As Trinity College Cambridge divests, UK council pensions still hold £10bn in fossil fuels
Freedom of information requests by environmental campaigners have revealed that UK local government pensions held almost £10bn in fossil fuel companies last year, despite the trend towards climate emergency declarations.
The results of the requests, which pertained to investments held in the 2019/20 financial year, have been published today (23 February) by Friends of the Earth and Platform in the form of a report.
The organisations sent requests to 98 local authorities and 85 provided information. Collectively, these 85 councils held £9.9bn of investments in fossil fuels through their pension schemes – the equivalent of £1,450 for each person accessing a local government pension scheme in the UK.
Councils representing Greater Manchester, the West Midlands and Strathclyde are named in the report as the three local authority pension funds with the largest investments in fossil fuels. Collectively, they represent 20% of the investments analysed in the report. In terms of the highest percentage of their respective assets invested, the top three areas represented are Teesside, Dyfed and Dorset. Edie has reached out to these local authorities for comment.
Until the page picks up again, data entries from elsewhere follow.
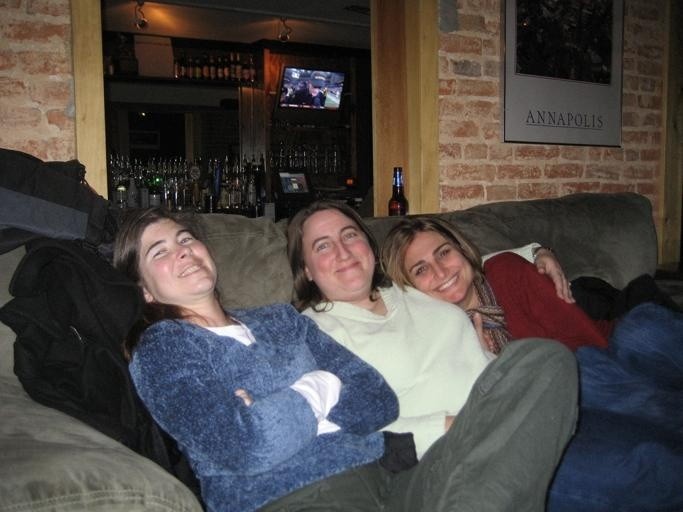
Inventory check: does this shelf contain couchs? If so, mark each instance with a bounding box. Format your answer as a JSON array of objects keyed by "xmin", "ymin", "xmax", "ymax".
[{"xmin": 0, "ymin": 190, "xmax": 680, "ymax": 510}]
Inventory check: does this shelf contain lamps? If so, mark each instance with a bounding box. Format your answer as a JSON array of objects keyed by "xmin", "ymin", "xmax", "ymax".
[
  {"xmin": 134, "ymin": 1, "xmax": 149, "ymax": 31},
  {"xmin": 276, "ymin": 15, "xmax": 295, "ymax": 43}
]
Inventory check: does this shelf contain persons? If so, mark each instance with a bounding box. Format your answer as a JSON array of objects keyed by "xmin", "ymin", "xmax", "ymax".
[
  {"xmin": 282, "ymin": 199, "xmax": 577, "ymax": 461},
  {"xmin": 111, "ymin": 203, "xmax": 581, "ymax": 512},
  {"xmin": 378, "ymin": 213, "xmax": 614, "ymax": 359},
  {"xmin": 279, "ymin": 67, "xmax": 342, "ymax": 108}
]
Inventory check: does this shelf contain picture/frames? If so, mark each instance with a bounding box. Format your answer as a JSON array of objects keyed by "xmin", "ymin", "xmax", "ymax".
[{"xmin": 500, "ymin": 1, "xmax": 625, "ymax": 150}]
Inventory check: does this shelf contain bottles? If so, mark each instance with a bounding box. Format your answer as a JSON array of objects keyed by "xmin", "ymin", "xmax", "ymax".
[
  {"xmin": 107, "ymin": 143, "xmax": 338, "ymax": 211},
  {"xmin": 388, "ymin": 166, "xmax": 408, "ymax": 217},
  {"xmin": 172, "ymin": 51, "xmax": 257, "ymax": 83}
]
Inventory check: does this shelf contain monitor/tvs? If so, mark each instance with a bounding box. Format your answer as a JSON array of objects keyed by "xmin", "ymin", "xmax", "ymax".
[
  {"xmin": 277, "ymin": 170, "xmax": 312, "ymax": 194},
  {"xmin": 276, "ymin": 66, "xmax": 348, "ymax": 113}
]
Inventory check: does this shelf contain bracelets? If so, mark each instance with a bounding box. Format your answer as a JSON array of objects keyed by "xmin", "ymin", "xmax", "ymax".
[{"xmin": 533, "ymin": 246, "xmax": 554, "ymax": 257}]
As for the fossil fuel firms financed, BP, Royal Dutch Shell and BHP account for 40% of all direct investments.
The report does praise the many local authorities that have either already divested fully from fossil fuels or have public commitments to do so. The likes of Southwark, Islington, Lambeth, Waltham Forest, and Cardiff councils have made this commitment.
But, ultimately, it urges the rest of the UK’s local authorities to follow suit – particularly if they have made a climate emergency declaration, as three in four have.
“Declaring a climate emergency may garner good headlines but too often it seems to stop there,” Friends of the Earth divestment campaigner Rianna Gargiulo said.
“Councils can’t make a bold claim about saving the planet while continuing to invest in fossil fuels. Local authorities have the power and duty to ensure local workers not only have a pension for their retirement, but also a future worth retiring into.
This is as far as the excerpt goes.